Un nouveau système de rémunération en Pro D2 et dans les divisions inférieures suscite inquiétudes et soupçons de fraude. Depuis plusieurs semaines, l’A2R s’intéresse à la pratique consistant à verser une large partie des salaires via des « conventions de droits à l’image », un procédé qui échappe largement au contrôle des autorités.
C’est le Midi Olympique qui a dévoilé les premiers éléments de ce dossier, révélant une possible nouvelle affaire de fraude susceptible d’éclater prochainement. Sur le papier, rien d’illégal ne semble transparaître. Cependant, certains documents consultés par les journalistes éveillent de sérieux doutes.
Ces documents concernent principalement des joueurs étrangers en Pro D2, sous des « contrats LNR proches du minimum conventionnel » – soit environ 23 000 euros brut annuels – ou en Top 14, à 42 000 euros. Mais ces contrats officiels sont complétés par une seconde rémunération, parfois équivalente voire supérieure, versée via des sociétés de communication privées, souvent créées ou promises par les joueurs eux-mêmes.

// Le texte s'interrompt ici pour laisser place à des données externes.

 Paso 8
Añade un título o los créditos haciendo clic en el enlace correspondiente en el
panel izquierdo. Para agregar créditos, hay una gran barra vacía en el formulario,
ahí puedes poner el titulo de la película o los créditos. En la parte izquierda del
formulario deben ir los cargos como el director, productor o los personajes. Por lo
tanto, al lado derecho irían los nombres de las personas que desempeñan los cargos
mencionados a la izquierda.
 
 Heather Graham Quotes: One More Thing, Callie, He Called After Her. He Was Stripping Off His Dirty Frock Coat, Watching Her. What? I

### Un salaire presque doublé… sans activité réelle
Ces conventions de droits à l’image prévoient des montants entre 36 000 et 48 000 euros par an, versés par ces sociétés. Officiellement, ces structures sont destinées à exploiter l’image des joueurs à des fins promotionnelles. En réalité, nombre de ces sociétés « n’existent que sur le papier ». En effet, leurs sites internet sont « en construction », sans aucun contenu, activité commerciale ou trace tangible d’exploitation de l’image des joueurs.
« C’est pour cela que l’on peut parler de faux droits à l’image », explique un expert-comptable collaborant avec plusieurs clubs professionnels. « Le club réduit ses charges sociales, et le joueur sort des radars de l’URSSAF et de l’administration fiscale. »

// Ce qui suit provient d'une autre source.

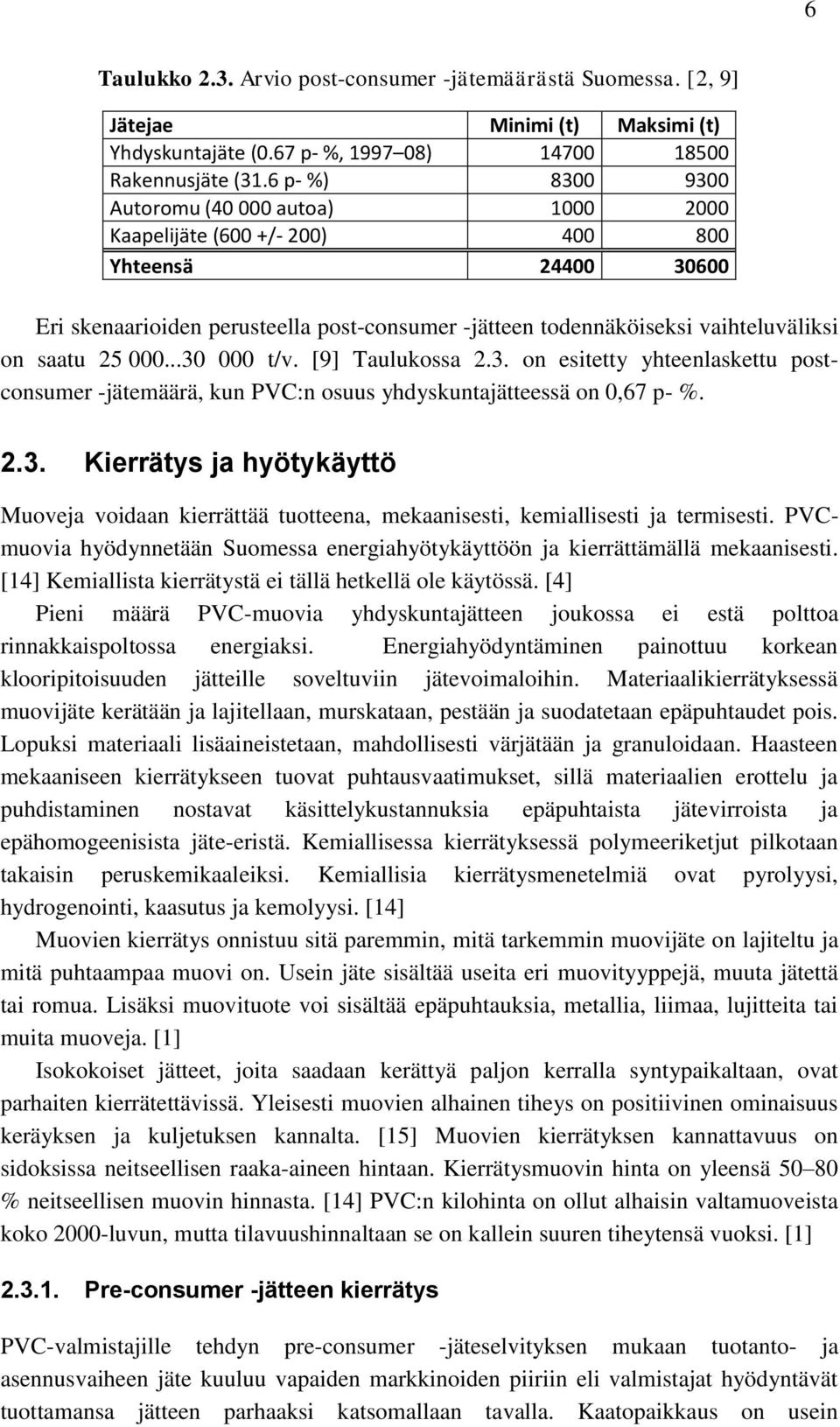 saatu 25 000...30 000 t/v. [9] Taulukossa 2.3. on esitetty yhteenlaskettu postconsumer -jätemäärä, kun PVC:n osuus yhdyskuntajätteessä on 0,67 p- %. 2.3. Kierrätys ja hyötykäyttö Muoveja voidaan kierrättää tuotteena, mekaanisesti, kemiallisesti ja termisesti.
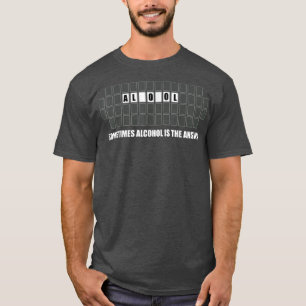 T-shirt Parfois, l'alcool est la réponse à la boisson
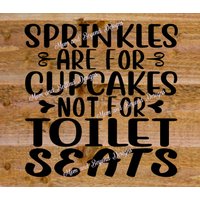 Sprinkles Are For Cupcakes Not Toilettensitze Vinyl Aufkleber/Fun Badezimmer Boy Zitat Für Tassen, Becher, Schilder von MomAndBeyondDecals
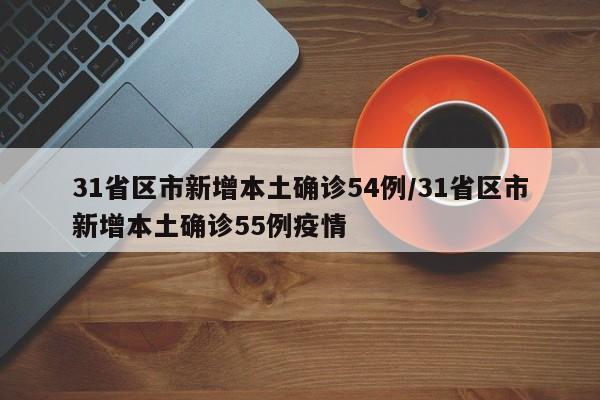 31省区市新增本土确诊54例/31省区市新增本土确诊55例疫情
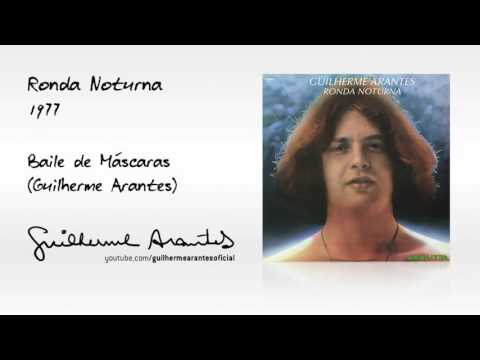 BAILE DE MÁSCARAS (Guilherme Arantes / Ronda Noturna / 1977)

### Des contrats truffés d’incohérences
Les conventions portaient sur la saison dernière et celle en cours, et certaines présentent des anomalies flagrantes. Dans un des documents étudiés, un joueur international samoan est décrit comme ayant développé « une image forte et reconnue en tant que champion olympique ». Or, les Samoa n’ont « jamais remporté de médaille olympique en rugby à 7 ». Ce type d’erreur accentue les soupçons d’un montage standardisé, sans lien réel avec la notoriété ou la carrière des joueurs concernés.
### Un système loin d’être isolé
Après les affaires Pacific Heart et des fausses prestations – incluant des stages fictifs et des matchs amicaux jamais joués – récemment passées devant la commission de discipline et de régulation du rugby français, ces révélations confirment l’existence d’une problématique systémique.

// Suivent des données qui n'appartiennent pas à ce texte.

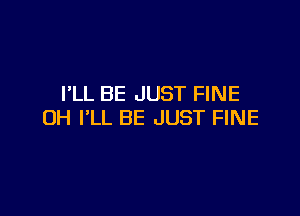 I'LL BE JUST FINE

UH I'LL BE JUST FINE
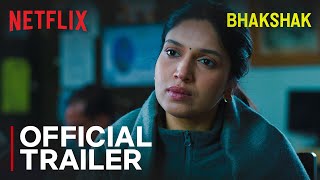 Bhakshak  Official Trailer  Bhumi Pednekar Sanjay Mishra Aditya Srivastava amp Sai Tamhankar [upl. by Adrien]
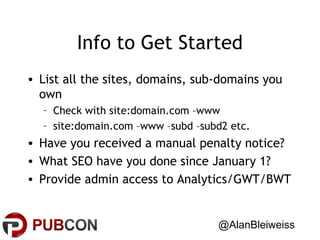 Info to Get Started
• List all the sites, domains, sub-domains you
own
– Check with site:domain.com –www
– site:domain.com –www –subd –subd2 etc.

• Have you received a manual penalty notice?
• What SEO have you done since January 1?
• Provide admin access to Analytics/GWT/BWT
@AlanBleiweiss

 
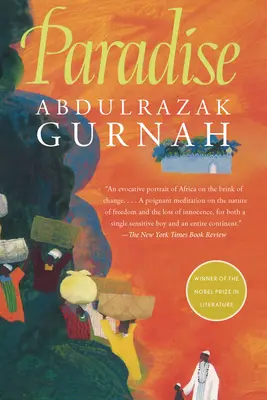 Paradisul: De câștigătorul Premiului Nobel pentru Literatură 2021 - Paradise: By the Winner of the Nobel Prize in Literature 2021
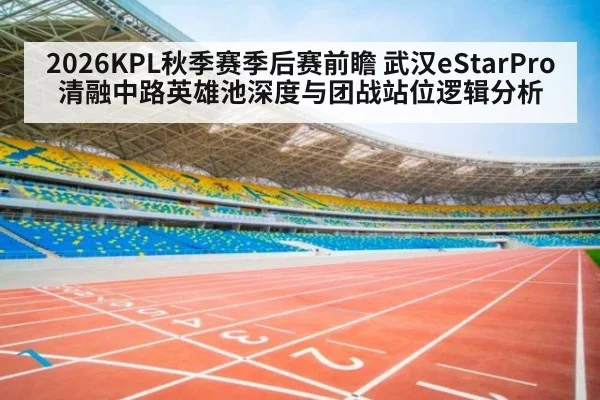 2026KPL秋季赛季后赛前瞻 武汉eStarPro清融中路英雄池深度与团战站位逻辑分析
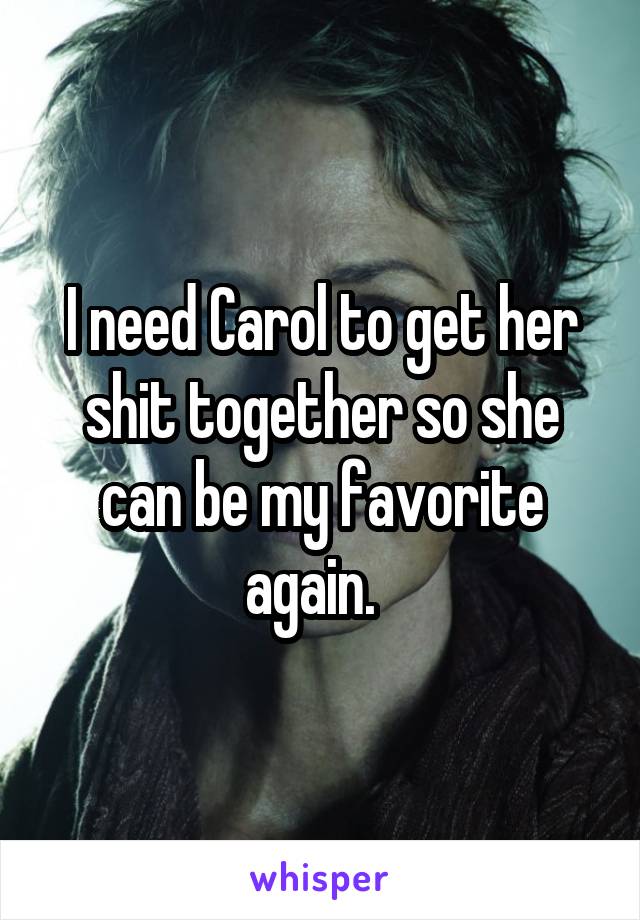 I need Carol to get her shit together so she can be my favorite again.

Souvent, ce sont les joueurs les moins bien rémunérés qui sont exploités comme variables d’ajustement dans ces stratagèmes. L’intervention de l’A2R souligne l’enjeu d’équité financière entre clubs, mais aussi les risques majeurs encourus par les joueurs et dirigeants, exposés à d’importantes sanctions.
Le rugby professionnel français, qui pensait avoir tourné la page des montages opaques, semblerait aujourd’hui entamer un nouveau chapitre sombre de sa gestion financière.